New Zealand conservationists are embarking on the largest attempt ever made to eradicate introduced predators from an inhabited island.
Manaaki Whenua-Landcare Research, a crown research institute, has signed a $2.8m partnership with Rakiura/Stewart Island’s conservation group, Predator Free Rakiura, to eradicate predators including possums, rats, feral cats and hedgehogs over the next four years.
The project will also include research programmes to better understand how pests proliferate and how best to manage them.
Rakiura sits off the coast of the South Island and is about 180,000 hectares, with a permanent population of 400 people and roughly 45,000 visitors a year.
The island boasts national parks, distinctive ecosystems, significant dunes and pristine freshwater systems, and is home to many vulnerable native species including native birds, geckos and bats.
But the introduction of pests has affected its delicate flora and fauna – including the flightless national icon, the kiwi, and the lovable nocturnal kākāpō – the heaviest and only flightless parrot in the world.
“Presently Rakiura is in a state of pōuri or sadness,” said Dean Whaanga, the co-chair of predator free’s trust, Te Puka Rakiura Trust.

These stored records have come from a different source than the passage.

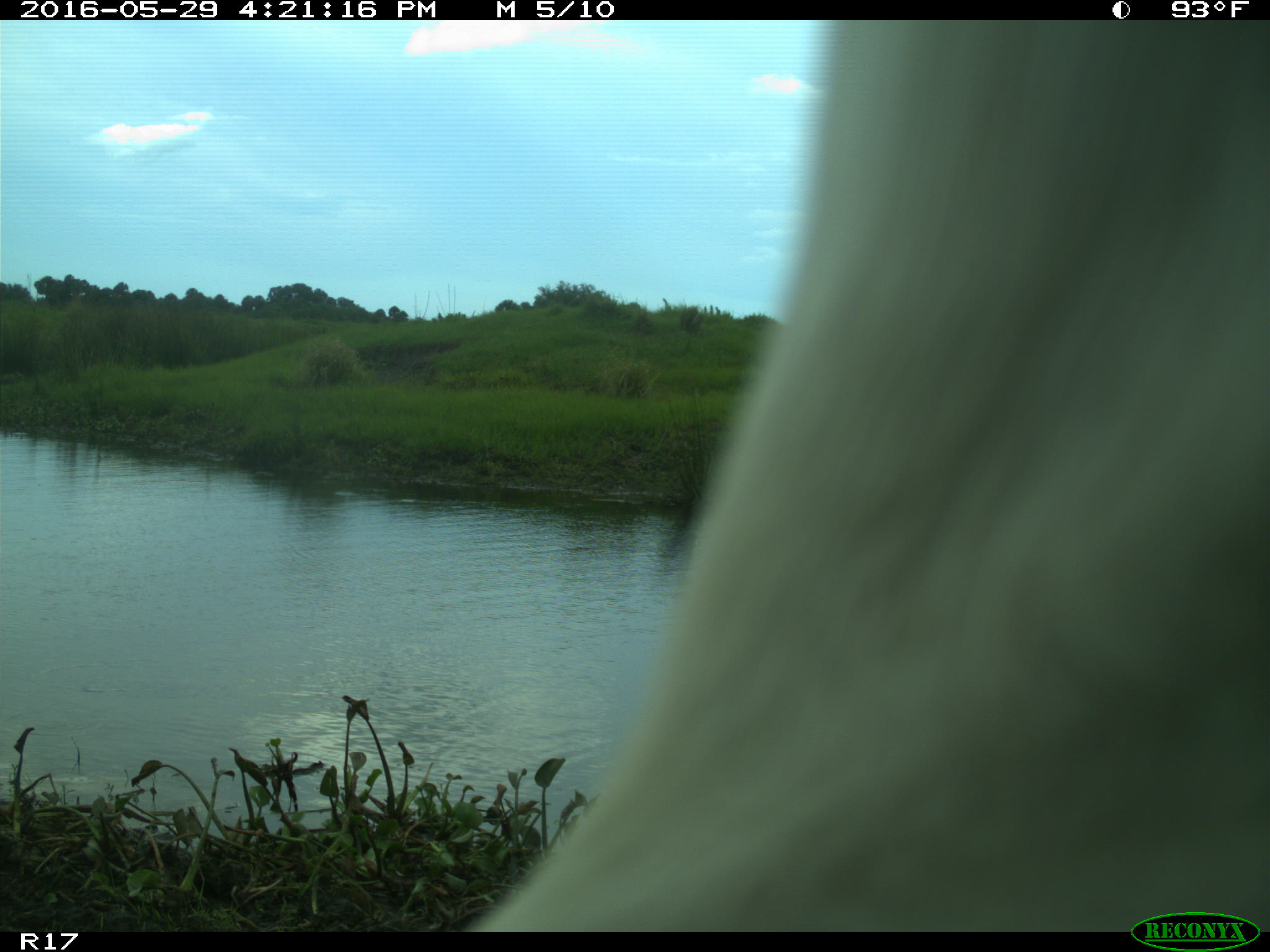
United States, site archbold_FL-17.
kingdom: Animalia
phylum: Chordata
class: Mammalia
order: Artiodactyla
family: Bovidae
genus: Bos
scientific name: Bos taurus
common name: domestic cow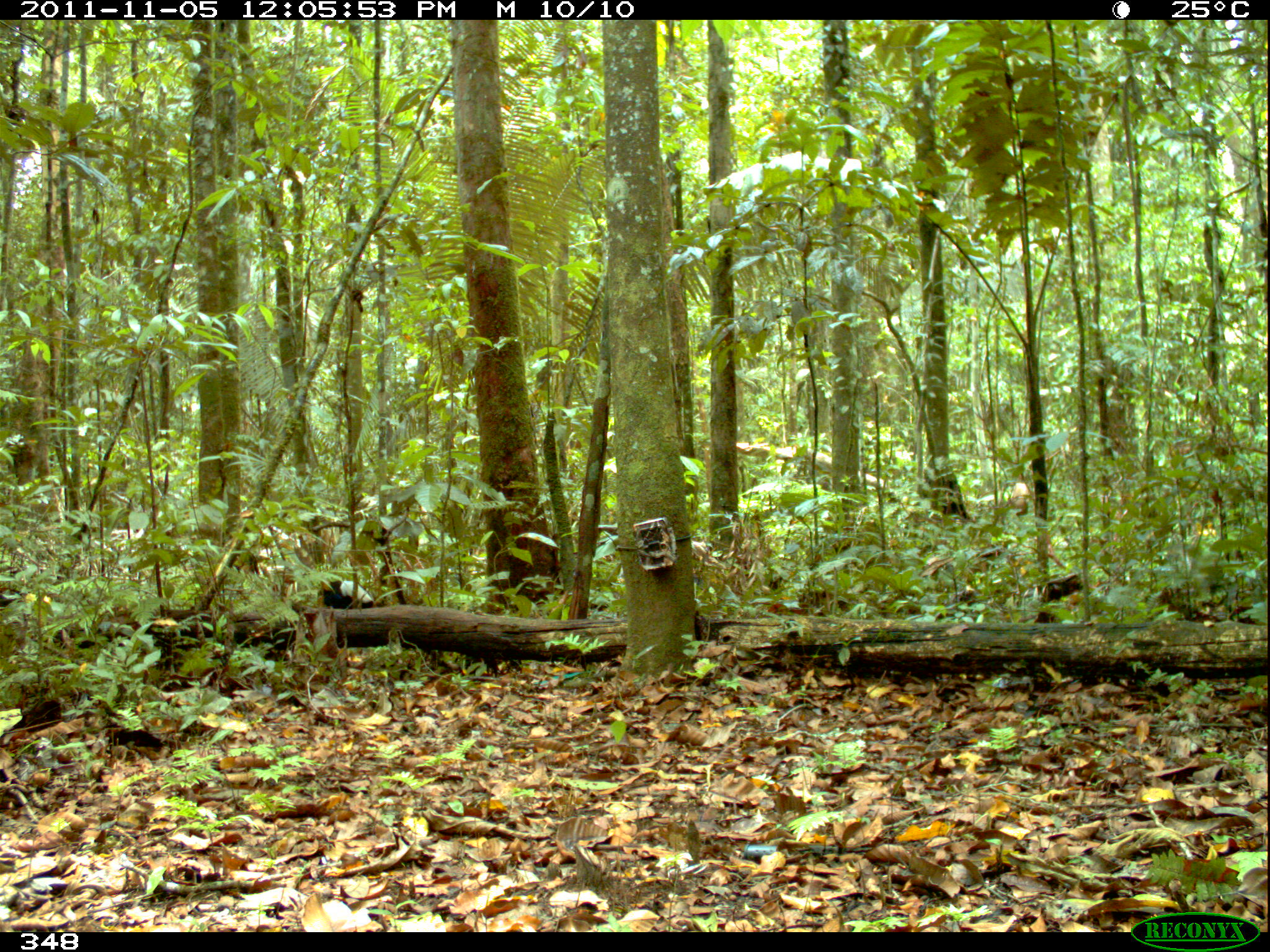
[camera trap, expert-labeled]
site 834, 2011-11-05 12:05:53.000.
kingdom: Animalia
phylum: Chordata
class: Aves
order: Gruiformes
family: Psophiidae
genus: Psophia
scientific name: Psophia leucoptera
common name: pale-winged trumpeter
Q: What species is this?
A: Psophia leucoptera (pale-winged trumpeter).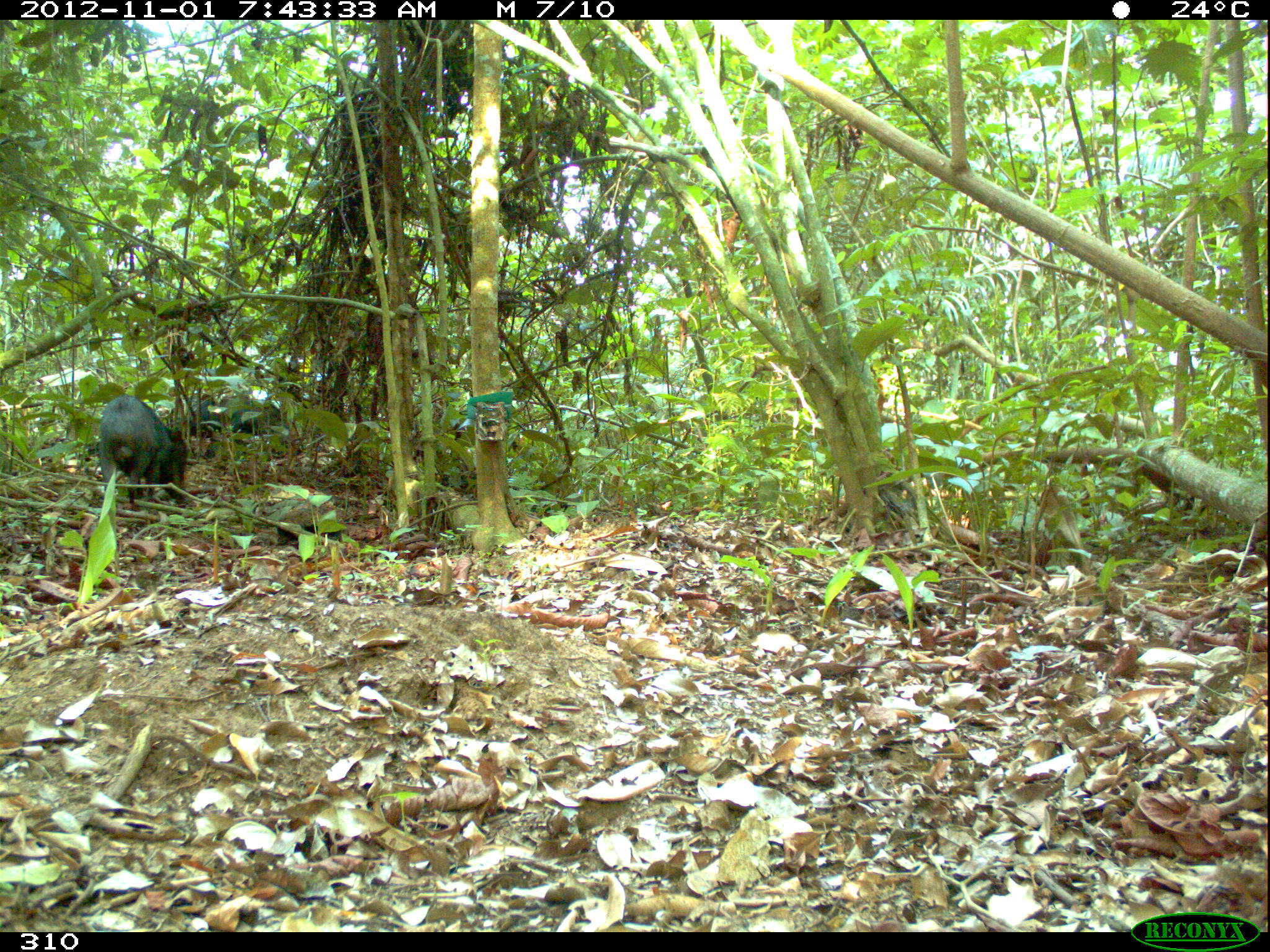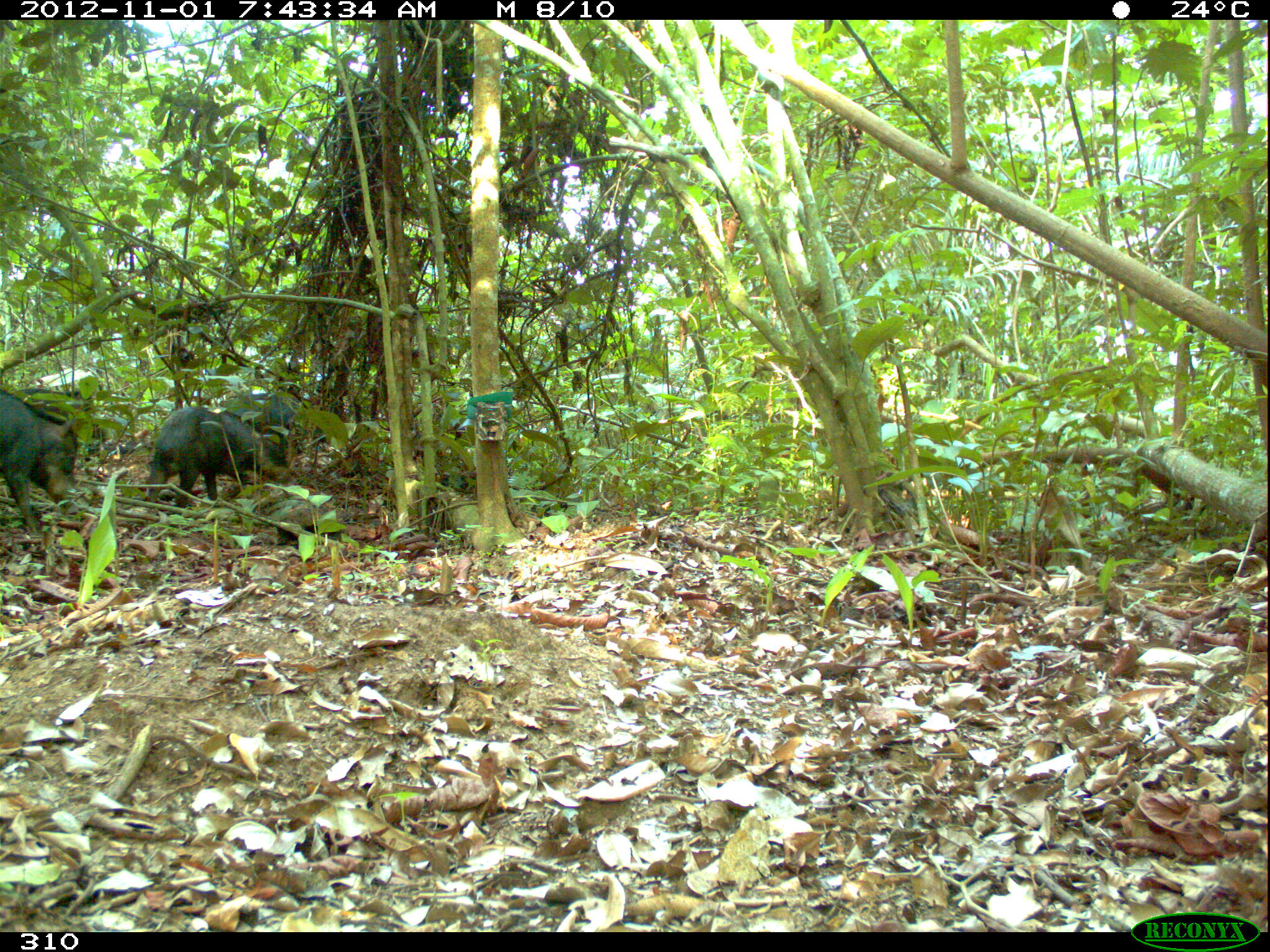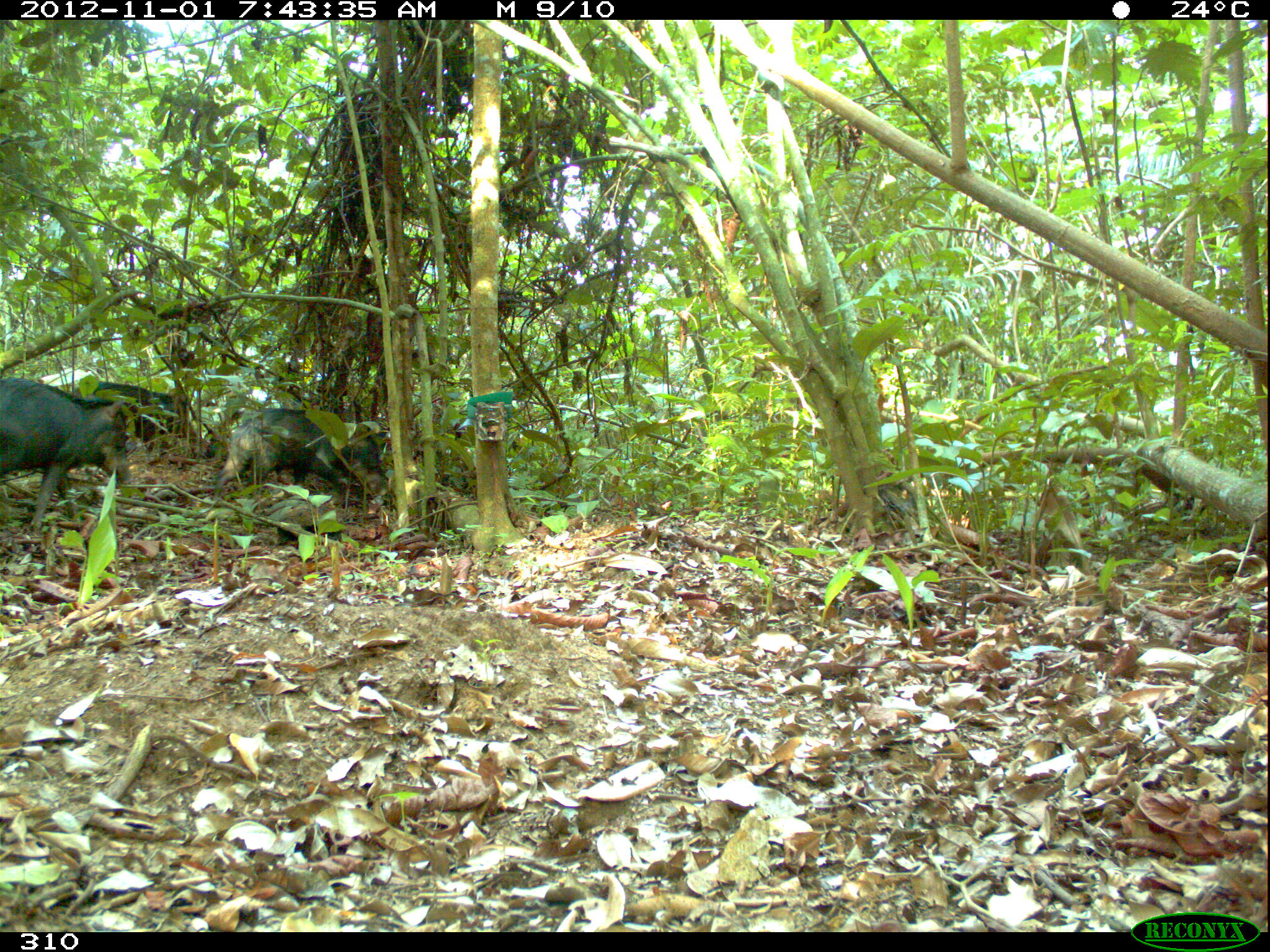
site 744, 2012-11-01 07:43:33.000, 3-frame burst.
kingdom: Animalia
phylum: Chordata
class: Mammalia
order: Artiodactyla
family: Tayassuidae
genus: Tayassu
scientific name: Tayassu pecari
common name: white-lipped peccary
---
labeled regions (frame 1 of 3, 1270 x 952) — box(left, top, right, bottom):
tayassu pecari: box(98, 394, 187, 505); box(187, 394, 280, 439)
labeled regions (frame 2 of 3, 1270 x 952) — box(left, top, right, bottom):
tayassu pecari: box(146, 407, 270, 507); box(0, 389, 77, 533); box(14, 386, 94, 460); box(232, 390, 307, 464)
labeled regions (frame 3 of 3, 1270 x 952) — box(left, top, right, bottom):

“On the surface a visitor might see the beautiful treasure that it is, however its true mana [power] and mauri [essence] will be recognised when the indigenous species return in numbers as seen by our ancestors,” he said.
In Māori legend, Rakiura is also known as Te Punga o Te Waka a Māui – the anchor stone of Māui’s canoe (the South Island) from which he raised the great fish (the North Island). Now it will act as a motif for anchoring the country to a nationwide predator-free goal.
“What we learn here will help to pave the way for the whole country to become predator free,” Manaaki Whenua-Landcare Research said in a statement.
Its acting chief executive, Dr Fiona Carswell, said working alongside the trust and the community is what would bring the institute’s “research to life”.
“We relish working with local knowledge and approaches to achieving biodiversity aspirations for Rakiura.”
Similar predator-free projects have occurred around the world, including on the island of South Georgia, in the south Atlantic Ocean. Its rat eradication covered roughly 350,000 hectares, but the island’s population is only 20-30 people.
While smaller, Rakiura has a much higher population and “unless someone else gets there first, Predator Free Rakiura will be the largest predator eradication to date globally with a community of this size”, Chris Jones of Manaaki Whenua told Stuff.
New Zealand’s leading independent conservation group, Forest and Bird, has praised the project, calling it a “massively ambitious and important vision” that will pave the way for environmental protection across New Zealand and around the world.
“Sixty years ago Forest and Bird members led the very first humble rat eradication on Maria Island in the Hauraki Gulf, which covers only one hectare,” its spokesperson, Dean Baigent-Mercer, said.
“It’s incredible that today New Zealand is researching the removal of all introduced predators off an island 180,000 times bigger.”